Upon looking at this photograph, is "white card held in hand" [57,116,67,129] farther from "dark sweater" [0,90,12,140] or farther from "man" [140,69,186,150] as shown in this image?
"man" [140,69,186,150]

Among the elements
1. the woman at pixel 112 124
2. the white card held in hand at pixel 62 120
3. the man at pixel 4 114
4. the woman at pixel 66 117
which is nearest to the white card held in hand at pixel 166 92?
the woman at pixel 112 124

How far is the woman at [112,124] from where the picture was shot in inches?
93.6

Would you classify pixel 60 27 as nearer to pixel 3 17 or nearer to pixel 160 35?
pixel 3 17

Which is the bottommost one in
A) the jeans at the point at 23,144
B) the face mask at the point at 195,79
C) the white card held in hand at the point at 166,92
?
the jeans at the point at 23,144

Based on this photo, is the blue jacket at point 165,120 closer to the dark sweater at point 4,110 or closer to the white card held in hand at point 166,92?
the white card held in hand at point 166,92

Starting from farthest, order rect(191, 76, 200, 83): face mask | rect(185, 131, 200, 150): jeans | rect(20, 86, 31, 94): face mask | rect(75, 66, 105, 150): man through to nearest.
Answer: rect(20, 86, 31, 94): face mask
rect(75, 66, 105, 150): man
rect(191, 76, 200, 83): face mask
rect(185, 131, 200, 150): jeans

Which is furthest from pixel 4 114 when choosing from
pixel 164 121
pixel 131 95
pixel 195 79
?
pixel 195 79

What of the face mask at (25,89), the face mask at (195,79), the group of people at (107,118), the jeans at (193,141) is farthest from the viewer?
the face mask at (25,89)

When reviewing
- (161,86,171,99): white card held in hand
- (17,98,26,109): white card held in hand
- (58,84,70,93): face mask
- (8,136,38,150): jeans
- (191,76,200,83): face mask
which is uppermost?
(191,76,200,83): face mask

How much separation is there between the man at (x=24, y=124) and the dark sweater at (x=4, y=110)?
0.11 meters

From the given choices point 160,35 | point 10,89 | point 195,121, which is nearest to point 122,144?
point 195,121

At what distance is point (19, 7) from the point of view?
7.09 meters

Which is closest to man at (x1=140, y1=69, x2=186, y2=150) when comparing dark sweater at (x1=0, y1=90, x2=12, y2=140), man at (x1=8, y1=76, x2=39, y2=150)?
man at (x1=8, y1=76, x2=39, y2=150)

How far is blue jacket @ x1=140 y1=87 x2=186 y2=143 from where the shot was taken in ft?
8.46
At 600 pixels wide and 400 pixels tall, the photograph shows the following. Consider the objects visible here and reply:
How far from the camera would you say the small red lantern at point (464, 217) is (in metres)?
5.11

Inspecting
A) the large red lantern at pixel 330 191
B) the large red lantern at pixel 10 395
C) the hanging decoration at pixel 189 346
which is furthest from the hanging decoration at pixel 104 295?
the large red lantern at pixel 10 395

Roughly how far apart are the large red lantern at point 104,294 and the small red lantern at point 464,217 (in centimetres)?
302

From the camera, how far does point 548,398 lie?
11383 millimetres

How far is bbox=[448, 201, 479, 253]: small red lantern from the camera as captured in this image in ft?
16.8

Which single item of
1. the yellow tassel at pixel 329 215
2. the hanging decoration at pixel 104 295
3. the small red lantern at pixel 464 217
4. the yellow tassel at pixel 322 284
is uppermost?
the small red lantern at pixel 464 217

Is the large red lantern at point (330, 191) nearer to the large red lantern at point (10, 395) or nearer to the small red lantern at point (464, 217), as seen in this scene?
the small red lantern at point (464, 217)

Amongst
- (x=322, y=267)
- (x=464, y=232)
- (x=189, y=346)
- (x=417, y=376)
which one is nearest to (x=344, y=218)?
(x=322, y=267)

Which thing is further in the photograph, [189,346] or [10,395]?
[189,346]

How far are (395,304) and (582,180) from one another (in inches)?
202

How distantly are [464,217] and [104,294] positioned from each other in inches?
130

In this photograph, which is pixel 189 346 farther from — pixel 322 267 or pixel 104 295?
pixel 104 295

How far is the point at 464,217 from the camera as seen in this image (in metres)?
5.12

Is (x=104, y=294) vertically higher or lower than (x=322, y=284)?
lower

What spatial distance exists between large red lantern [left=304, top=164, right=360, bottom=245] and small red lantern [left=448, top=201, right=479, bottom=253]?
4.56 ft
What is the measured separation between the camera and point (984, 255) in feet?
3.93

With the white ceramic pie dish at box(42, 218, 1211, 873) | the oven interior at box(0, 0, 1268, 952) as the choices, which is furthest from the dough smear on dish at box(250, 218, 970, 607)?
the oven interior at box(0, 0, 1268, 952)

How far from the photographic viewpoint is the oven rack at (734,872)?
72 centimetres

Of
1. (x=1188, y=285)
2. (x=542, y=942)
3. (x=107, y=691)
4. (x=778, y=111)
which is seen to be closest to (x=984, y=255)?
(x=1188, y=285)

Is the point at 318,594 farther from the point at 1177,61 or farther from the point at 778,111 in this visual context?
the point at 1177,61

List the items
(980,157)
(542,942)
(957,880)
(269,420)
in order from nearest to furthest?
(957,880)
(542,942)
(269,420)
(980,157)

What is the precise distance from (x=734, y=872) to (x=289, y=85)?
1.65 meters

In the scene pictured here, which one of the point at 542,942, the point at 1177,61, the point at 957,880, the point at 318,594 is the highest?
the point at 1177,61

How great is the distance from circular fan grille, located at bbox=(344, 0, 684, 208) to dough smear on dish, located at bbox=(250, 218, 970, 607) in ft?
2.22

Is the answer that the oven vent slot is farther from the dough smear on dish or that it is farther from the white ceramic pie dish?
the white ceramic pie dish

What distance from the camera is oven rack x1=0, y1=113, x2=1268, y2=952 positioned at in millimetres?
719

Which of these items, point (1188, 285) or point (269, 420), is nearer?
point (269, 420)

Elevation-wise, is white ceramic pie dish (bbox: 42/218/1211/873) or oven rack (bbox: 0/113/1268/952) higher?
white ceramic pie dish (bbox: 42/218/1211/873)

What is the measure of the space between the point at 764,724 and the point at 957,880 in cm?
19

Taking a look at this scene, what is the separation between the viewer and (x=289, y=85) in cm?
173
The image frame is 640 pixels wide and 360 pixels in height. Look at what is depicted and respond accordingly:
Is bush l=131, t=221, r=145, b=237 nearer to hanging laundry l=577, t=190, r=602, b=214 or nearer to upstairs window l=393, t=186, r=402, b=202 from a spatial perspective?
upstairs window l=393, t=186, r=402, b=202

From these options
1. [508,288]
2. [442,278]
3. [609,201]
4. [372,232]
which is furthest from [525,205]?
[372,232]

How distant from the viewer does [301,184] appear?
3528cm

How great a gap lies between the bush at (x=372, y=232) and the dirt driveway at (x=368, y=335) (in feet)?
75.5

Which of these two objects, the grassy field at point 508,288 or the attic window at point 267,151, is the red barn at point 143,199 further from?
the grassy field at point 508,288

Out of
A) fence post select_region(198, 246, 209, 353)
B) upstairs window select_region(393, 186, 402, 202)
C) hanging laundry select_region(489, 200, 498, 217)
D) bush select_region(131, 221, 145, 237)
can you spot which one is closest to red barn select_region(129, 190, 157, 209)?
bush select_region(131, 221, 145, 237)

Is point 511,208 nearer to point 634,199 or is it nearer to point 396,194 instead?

__Task instructions__
Arrange the entries as a Markdown table with the columns Row and Line, starting at the line that contains "The image frame" and ending with the last line of the entries. Number the rows and leave out blank lines.

__Complete output__
| Row | Line |
|---|---|
| 1 | The image frame is 640 pixels wide and 360 pixels in height. Look at what is depicted and respond accordingly: |
| 2 | Is bush l=131, t=221, r=145, b=237 nearer to hanging laundry l=577, t=190, r=602, b=214 or nearer to upstairs window l=393, t=186, r=402, b=202 from a spatial perspective? |
| 3 | upstairs window l=393, t=186, r=402, b=202 |
| 4 | From these options |
| 5 | 1. [508,288] |
| 6 | 2. [442,278] |
| 7 | 3. [609,201] |
| 8 | 4. [372,232] |
| 9 | which is furthest from [525,205]? |
| 10 | [372,232] |
| 11 | How distant from the viewer does [301,184] appear? |
| 12 | 3528cm |
| 13 | How great a gap lies between the bush at (x=372, y=232) and the dirt driveway at (x=368, y=335) (in feet)? |
| 14 | 75.5 |
| 15 | Which of these two objects, the grassy field at point 508,288 or the attic window at point 267,151, is the red barn at point 143,199 further from? |
| 16 | the grassy field at point 508,288 |
| 17 | Out of |
| 18 | A) fence post select_region(198, 246, 209, 353) |
| 19 | B) upstairs window select_region(393, 186, 402, 202) |
| 20 | C) hanging laundry select_region(489, 200, 498, 217) |
| 21 | D) bush select_region(131, 221, 145, 237) |
| 22 | can you spot which one is closest to red barn select_region(129, 190, 157, 209)? |
| 23 | bush select_region(131, 221, 145, 237) |
| 24 | Is point 511,208 nearer to point 634,199 or is it nearer to point 396,194 instead? |